Problem: What does the text about Devil's Bridge legends say, summed up in two sentences?

Source document:
Devil's Bridge is a term applied to dozens of ancient bridges, found primarily in Europe. Most of these bridges are stone or masonry arch bridges and represent a significant technological achievement in ancient architecture. Due to their unusual design, they were an object of fascination and stories in antiquity and medieval Europe.

Each of the Devil's bridges typically has a corresponding Devil-related myth or folktale regarding its origin. These stories vary widely depending on the region and beliefs. Some have the Devil as the builder of the bridge, relating to the precariousness or impossibility of such a bridge to last or exist in the first place, so much so that only the Devil himself could have built it. Others have the knowledge to build such bridges given to mankind as a gift from the Devil as part of a deal, pact or bargain between the Devil and local populace, usually in exchange for their souls.

Associated legends

The bridges that fall into the Devil's Bridge category are so numerous that the legends about them form a special category in the Aarne-Thompson classification system for folktales (Number 1191). Some legends have elements of related folktale categories, for example Deceiving the Devil (AT #1196), The Devil's Contract (AT #756B), and The Master Builder legends.

One version of the tale presents the bridge builder and the Devil as adversaries. This reflects the fact that frequently, such as in the case of the Teufelsbrücke at the St Gotthard Pass, these bridges were built under such challenging conditions that successful completion of the bridge required a heroic effort on the part of the builders and the community, ensuring its legendary status.

Other versions of the legend feature an old lady or a simple herder who makes a pact with the Devil. In this version the devil agrees to build the bridge, and in return he will receive the first soul to cross it. After building the bridge (often overnight) the devil is outwitted by his adversary, for example by throwing bread to lure a dog over the bridge first, and is last seen descending into the water, bringing peace to the community.

In the case of the Steinerne Brücke in Regensburg, the legend speaks of the devil helping in a race between the builders of the bridge and of the cathedral (in fact a significantly later construction), and a slight bump in the middle of the bridge is said to result from the devil's leaping with rage upon being tricked out of his prize.

In the legend of Teufelsbrück in Hamburg, which only leads over a small stream, the carpenter had a pact with the devil, and he promised him the first soul crossing the bridge. On the day of inauguration, while the priest and county councillor debated who should step on the bridge first, a rabbit crossed it and the disappointed devil disappeared. A statue refers to the legend there.

Stored data entries
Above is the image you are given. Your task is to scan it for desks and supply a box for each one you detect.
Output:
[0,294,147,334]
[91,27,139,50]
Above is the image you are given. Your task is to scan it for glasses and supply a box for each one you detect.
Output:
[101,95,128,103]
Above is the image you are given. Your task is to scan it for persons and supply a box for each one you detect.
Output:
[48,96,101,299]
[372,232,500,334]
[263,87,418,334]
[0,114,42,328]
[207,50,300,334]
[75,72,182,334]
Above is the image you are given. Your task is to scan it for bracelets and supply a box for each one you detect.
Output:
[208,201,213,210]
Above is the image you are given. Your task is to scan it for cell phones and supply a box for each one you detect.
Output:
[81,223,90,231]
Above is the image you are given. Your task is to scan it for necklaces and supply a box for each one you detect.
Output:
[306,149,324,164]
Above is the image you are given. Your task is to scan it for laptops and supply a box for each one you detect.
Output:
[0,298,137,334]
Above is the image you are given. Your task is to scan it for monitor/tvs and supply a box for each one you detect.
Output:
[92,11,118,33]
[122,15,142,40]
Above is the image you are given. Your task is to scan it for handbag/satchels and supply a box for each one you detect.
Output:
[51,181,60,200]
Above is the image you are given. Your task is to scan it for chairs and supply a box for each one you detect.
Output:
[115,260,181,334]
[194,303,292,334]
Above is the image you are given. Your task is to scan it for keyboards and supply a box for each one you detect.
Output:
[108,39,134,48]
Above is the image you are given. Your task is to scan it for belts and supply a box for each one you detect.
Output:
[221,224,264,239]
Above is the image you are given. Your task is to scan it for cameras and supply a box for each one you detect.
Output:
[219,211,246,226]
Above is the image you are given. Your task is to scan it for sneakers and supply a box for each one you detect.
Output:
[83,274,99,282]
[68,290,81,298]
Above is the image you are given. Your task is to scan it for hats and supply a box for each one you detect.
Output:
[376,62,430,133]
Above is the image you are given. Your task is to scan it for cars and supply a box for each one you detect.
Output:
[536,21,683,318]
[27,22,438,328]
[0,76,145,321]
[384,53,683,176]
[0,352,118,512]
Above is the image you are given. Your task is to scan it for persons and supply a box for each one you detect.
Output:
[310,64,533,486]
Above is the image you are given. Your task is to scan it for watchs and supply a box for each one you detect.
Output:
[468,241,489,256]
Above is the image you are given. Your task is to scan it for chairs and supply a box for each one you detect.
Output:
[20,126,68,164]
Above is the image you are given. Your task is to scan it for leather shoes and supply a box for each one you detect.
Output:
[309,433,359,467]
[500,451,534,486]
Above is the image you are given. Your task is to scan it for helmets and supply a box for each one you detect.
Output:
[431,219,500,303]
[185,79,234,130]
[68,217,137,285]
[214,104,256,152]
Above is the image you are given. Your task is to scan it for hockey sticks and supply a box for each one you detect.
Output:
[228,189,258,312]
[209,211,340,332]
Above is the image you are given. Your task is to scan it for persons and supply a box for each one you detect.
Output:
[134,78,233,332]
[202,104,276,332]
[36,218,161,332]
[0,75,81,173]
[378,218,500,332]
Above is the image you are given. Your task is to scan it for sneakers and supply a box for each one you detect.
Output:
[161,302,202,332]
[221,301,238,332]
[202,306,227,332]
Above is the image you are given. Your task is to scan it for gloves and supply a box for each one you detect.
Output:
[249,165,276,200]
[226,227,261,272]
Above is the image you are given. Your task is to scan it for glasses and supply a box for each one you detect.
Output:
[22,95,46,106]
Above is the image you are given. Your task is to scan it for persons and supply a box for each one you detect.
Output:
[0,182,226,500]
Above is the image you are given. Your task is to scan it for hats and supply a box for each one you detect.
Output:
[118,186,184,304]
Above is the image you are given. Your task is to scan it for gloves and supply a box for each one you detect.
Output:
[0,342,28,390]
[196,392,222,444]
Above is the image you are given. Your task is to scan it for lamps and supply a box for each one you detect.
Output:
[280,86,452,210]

The completed task: Devil's Bridge is a name given to dozens of ancient bridges, mostly stone or masonry arch bridges in Europe, and each usually has a Devil-related myth or folktale about its origin. In these tales the Devil either builds the bridge himself or gives people the knowledge to build it as part of a pact, usually in exchange for souls, and in several versions he is outwitted when an animal such as a dog or a rabbit crosses first.